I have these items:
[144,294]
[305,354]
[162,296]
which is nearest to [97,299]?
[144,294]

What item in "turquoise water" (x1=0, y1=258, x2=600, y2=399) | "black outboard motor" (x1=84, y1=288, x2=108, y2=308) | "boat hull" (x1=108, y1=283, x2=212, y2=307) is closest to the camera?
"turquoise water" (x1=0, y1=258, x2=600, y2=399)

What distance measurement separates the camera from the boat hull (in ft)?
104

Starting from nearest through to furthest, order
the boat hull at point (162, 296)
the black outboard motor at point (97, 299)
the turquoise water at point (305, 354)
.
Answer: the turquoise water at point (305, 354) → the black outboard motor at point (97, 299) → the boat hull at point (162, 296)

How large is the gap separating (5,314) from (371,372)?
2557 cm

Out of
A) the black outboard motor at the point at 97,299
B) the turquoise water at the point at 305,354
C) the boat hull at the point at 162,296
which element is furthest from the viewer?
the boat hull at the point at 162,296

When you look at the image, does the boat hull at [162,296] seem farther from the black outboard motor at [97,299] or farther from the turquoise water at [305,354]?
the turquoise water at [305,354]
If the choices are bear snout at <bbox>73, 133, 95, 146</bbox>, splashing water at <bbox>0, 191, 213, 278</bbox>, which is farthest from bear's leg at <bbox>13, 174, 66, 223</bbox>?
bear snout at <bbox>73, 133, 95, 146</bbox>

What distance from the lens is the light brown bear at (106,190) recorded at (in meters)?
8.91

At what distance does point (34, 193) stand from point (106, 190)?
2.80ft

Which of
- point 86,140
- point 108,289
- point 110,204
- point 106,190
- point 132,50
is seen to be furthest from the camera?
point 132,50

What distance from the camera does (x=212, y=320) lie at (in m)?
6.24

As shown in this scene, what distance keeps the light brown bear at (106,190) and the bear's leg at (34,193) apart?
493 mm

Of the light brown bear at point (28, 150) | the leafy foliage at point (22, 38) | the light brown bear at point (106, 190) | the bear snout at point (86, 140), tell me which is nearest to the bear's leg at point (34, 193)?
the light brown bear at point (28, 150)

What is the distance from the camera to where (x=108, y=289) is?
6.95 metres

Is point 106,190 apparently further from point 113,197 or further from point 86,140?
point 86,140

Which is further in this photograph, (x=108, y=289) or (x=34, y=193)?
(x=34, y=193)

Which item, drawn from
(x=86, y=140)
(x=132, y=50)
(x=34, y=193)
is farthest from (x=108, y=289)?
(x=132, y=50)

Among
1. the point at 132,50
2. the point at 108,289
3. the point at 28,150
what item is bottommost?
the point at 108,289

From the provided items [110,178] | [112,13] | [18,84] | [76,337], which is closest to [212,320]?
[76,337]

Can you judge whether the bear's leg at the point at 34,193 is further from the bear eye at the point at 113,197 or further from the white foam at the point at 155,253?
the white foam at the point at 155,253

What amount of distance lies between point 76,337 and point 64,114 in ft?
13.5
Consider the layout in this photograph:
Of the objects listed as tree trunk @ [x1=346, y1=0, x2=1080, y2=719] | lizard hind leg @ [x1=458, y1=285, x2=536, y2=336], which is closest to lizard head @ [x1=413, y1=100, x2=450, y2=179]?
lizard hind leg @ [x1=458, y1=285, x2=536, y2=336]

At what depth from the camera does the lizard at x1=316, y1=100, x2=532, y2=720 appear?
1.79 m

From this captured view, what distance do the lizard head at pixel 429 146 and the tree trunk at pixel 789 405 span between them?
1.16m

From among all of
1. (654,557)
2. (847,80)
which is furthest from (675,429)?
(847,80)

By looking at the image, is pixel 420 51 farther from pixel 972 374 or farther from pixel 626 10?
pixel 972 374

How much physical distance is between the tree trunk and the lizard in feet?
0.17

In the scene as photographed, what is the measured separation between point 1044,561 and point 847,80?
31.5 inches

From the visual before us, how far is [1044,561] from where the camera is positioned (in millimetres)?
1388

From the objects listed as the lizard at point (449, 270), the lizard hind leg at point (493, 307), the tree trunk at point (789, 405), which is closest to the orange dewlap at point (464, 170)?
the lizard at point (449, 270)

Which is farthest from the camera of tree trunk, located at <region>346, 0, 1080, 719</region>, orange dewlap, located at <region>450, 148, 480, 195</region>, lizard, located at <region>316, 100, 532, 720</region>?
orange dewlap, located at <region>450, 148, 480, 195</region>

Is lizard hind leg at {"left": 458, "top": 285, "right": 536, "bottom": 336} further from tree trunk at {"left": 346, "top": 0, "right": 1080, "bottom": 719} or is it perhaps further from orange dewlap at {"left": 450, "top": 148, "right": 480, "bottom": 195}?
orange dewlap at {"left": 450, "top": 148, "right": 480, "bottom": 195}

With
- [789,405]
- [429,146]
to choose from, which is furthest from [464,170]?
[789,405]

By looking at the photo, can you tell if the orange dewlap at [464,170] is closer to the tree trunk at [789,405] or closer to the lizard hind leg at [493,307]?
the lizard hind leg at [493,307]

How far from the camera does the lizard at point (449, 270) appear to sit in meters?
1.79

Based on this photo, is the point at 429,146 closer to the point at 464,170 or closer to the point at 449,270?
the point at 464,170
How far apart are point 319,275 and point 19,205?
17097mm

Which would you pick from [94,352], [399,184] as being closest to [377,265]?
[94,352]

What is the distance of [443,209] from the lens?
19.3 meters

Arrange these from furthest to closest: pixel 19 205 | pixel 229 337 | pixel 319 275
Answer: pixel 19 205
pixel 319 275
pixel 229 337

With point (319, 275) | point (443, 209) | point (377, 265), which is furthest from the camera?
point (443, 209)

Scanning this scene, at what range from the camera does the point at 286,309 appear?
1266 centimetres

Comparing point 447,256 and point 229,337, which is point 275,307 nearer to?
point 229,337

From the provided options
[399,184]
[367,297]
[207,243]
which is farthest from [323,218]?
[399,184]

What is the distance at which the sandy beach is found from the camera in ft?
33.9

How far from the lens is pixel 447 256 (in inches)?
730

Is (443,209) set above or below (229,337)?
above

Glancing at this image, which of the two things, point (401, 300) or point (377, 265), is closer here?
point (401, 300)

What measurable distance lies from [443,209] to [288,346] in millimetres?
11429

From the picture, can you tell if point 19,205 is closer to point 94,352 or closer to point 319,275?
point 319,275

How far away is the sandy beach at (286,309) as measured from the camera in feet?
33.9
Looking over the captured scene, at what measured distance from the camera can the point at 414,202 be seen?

:::

→ Work to complete: Could you pull every item above out verbatim, with no changes and none left out?

→ Exercise answer:
I have these items:
[144,294]
[305,354]
[162,296]
which is nearest to [97,299]?
[144,294]

What item in "turquoise water" (x1=0, y1=258, x2=600, y2=399) | "black outboard motor" (x1=84, y1=288, x2=108, y2=308) | "boat hull" (x1=108, y1=283, x2=212, y2=307) is closest to the camera?
"turquoise water" (x1=0, y1=258, x2=600, y2=399)

What distance measurement separates the camera from the boat hull (in ft)?
104

Starting from nearest through to furthest, order
the boat hull at point (162, 296)
the black outboard motor at point (97, 299)
the turquoise water at point (305, 354)
.
Answer: the turquoise water at point (305, 354) → the black outboard motor at point (97, 299) → the boat hull at point (162, 296)

How large is the gap separating (5,314) from (371,372)?
2557 cm

Out of
A) the black outboard motor at the point at 97,299
B) the turquoise water at the point at 305,354
C) the boat hull at the point at 162,296
which element is furthest from the viewer?
the boat hull at the point at 162,296

When you look at the image, does the boat hull at [162,296] seem farther from the black outboard motor at [97,299] or farther from the turquoise water at [305,354]?
the turquoise water at [305,354]
If the choices are bear snout at <bbox>73, 133, 95, 146</bbox>, splashing water at <bbox>0, 191, 213, 278</bbox>, which is farthest from bear's leg at <bbox>13, 174, 66, 223</bbox>?
bear snout at <bbox>73, 133, 95, 146</bbox>

What distance from the lens is the light brown bear at (106,190) recorded at (in meters)?
8.91

At what distance does point (34, 193) stand from point (106, 190)?
2.80ft

Which of
- point 86,140
- point 108,289
- point 110,204
- point 106,190
- point 132,50
is seen to be furthest from the camera?
point 132,50

What distance from the camera does (x=212, y=320) lie at (in m)?
6.24

As shown in this scene, what distance keeps the light brown bear at (106,190) and the bear's leg at (34,193) apart?
493 mm

Of the light brown bear at point (28, 150) | the leafy foliage at point (22, 38) | the light brown bear at point (106, 190) | the bear snout at point (86, 140), tell me which is nearest to the bear's leg at point (34, 193)?
the light brown bear at point (28, 150)

What is the distance from the camera to where (x=108, y=289) is?
6.95 metres

Is point 106,190 apparently further from point 113,197 or further from point 86,140?
point 86,140

Which is further in this photograph, (x=108, y=289) or (x=34, y=193)?
(x=34, y=193)

Which item, drawn from
(x=86, y=140)
(x=132, y=50)
(x=34, y=193)
is farthest from (x=108, y=289)?
(x=132, y=50)

Among
1. the point at 132,50
2. the point at 108,289
3. the point at 28,150
what item is bottommost?
the point at 108,289

From the provided items [110,178] | [112,13] | [18,84] | [76,337], which is closest to [212,320]?
[76,337]

Can you judge whether the bear's leg at the point at 34,193 is further from the bear eye at the point at 113,197 or further from the white foam at the point at 155,253?
the white foam at the point at 155,253

What amount of distance lies between point 76,337 and point 64,114 in ft?
13.5
Consider the layout in this photograph:
Of the objects listed as tree trunk @ [x1=346, y1=0, x2=1080, y2=719] | lizard hind leg @ [x1=458, y1=285, x2=536, y2=336], which is closest to lizard head @ [x1=413, y1=100, x2=450, y2=179]?
lizard hind leg @ [x1=458, y1=285, x2=536, y2=336]

At what depth from the camera does the lizard at x1=316, y1=100, x2=532, y2=720 appear?
1.79 m

From this captured view, what distance do the lizard head at pixel 429 146 and the tree trunk at pixel 789 405 span between them?
1.16m

From among all of
1. (654,557)
2. (847,80)
which is furthest from (675,429)?
(847,80)

By looking at the image, is pixel 420 51 farther from pixel 972 374 or farther from pixel 626 10?
pixel 972 374

How much physical distance is between the tree trunk and the lizard in feet?
0.17

In the scene as photographed, what is the measured separation between point 1044,561 and point 847,80?
31.5 inches

From the visual before us, how far is [1044,561] from where the camera is positioned (in millimetres)?
1388

From the objects listed as the lizard at point (449, 270), the lizard hind leg at point (493, 307), the tree trunk at point (789, 405), which is closest to the orange dewlap at point (464, 170)?
the lizard at point (449, 270)

Which is farthest from the camera of tree trunk, located at <region>346, 0, 1080, 719</region>, orange dewlap, located at <region>450, 148, 480, 195</region>, lizard, located at <region>316, 100, 532, 720</region>?
orange dewlap, located at <region>450, 148, 480, 195</region>

Is lizard hind leg at {"left": 458, "top": 285, "right": 536, "bottom": 336} further from tree trunk at {"left": 346, "top": 0, "right": 1080, "bottom": 719} or is it perhaps further from orange dewlap at {"left": 450, "top": 148, "right": 480, "bottom": 195}?
orange dewlap at {"left": 450, "top": 148, "right": 480, "bottom": 195}

With
- [789,405]
- [429,146]
to choose from, which is furthest from [464,170]?
[789,405]

By looking at the photo, can you tell if the orange dewlap at [464,170] is closer to the tree trunk at [789,405] or closer to the lizard hind leg at [493,307]?
the lizard hind leg at [493,307]

How far from the camera does the lizard at point (449, 270) appear to sit in meters?
1.79

Based on this photo, is the point at 429,146 closer to the point at 464,170 or closer to the point at 449,270?
the point at 464,170
How far apart are point 319,275 and point 19,205?
17097mm

Which would you pick from [94,352], [399,184] as being closest to [377,265]?
[94,352]

What is the distance of [443,209] from the lens?
19.3 meters

Arrange these from furthest to closest: pixel 19 205 | pixel 229 337 | pixel 319 275
Answer: pixel 19 205
pixel 319 275
pixel 229 337

With point (319, 275) | point (443, 209) | point (377, 265), which is furthest from the camera?
point (443, 209)

Scanning this scene, at what range from the camera does the point at 286,309 appear?
1266 centimetres

Comparing point 447,256 and point 229,337, which is point 275,307 nearer to?
point 229,337

From the provided options
[399,184]
[367,297]
[207,243]
which is farthest from [323,218]?
[399,184]

What is the distance at which the sandy beach is found from the camera in ft?
33.9

How far from the lens is pixel 447 256 (in inches)?
730

Is (443,209) set above or below (229,337)?
above

Glancing at this image, which of the two things, point (401, 300) or point (377, 265), is closer here?
point (401, 300)

What measurable distance lies from [443,209] to [288,346] in millimetres?
11429

From the picture, can you tell if point 19,205 is closer to point 94,352 or closer to point 319,275?
point 319,275

How far away is the sandy beach at (286,309) as measured from the camera in feet?
33.9
Looking over the captured scene, at what measured distance from the camera can the point at 414,202 be seen?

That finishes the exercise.